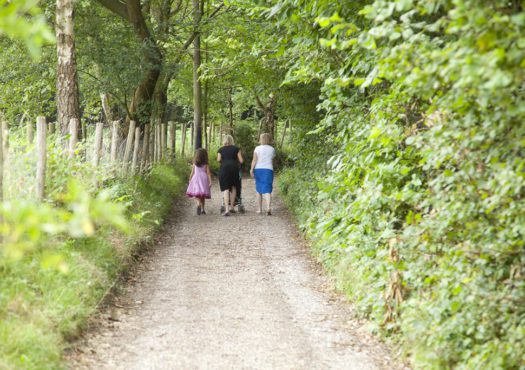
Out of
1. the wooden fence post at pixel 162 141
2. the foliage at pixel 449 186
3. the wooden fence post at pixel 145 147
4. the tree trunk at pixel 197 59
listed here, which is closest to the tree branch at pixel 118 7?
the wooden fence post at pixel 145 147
____________
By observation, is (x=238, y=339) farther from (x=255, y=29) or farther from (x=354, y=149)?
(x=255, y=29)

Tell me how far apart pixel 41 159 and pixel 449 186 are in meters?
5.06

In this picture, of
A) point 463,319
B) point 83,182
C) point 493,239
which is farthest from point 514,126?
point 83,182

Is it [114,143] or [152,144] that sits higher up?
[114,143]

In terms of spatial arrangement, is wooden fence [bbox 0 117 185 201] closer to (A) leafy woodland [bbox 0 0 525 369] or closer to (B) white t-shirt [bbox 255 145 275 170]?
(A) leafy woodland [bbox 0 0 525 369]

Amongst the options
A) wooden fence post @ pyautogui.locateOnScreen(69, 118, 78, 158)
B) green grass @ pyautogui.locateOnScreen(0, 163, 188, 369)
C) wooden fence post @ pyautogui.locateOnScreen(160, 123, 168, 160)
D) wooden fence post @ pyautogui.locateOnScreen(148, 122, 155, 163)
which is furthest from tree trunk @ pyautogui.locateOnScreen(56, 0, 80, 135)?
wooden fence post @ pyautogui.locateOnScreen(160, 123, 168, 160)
____________
## Problem details
Extract every line from the records above that contains the word "which".

## Final result
listed here, which is closest to the tree branch at pixel 118 7?
which is farthest from point 514,126?
which is furthest from tree trunk @ pyautogui.locateOnScreen(56, 0, 80, 135)?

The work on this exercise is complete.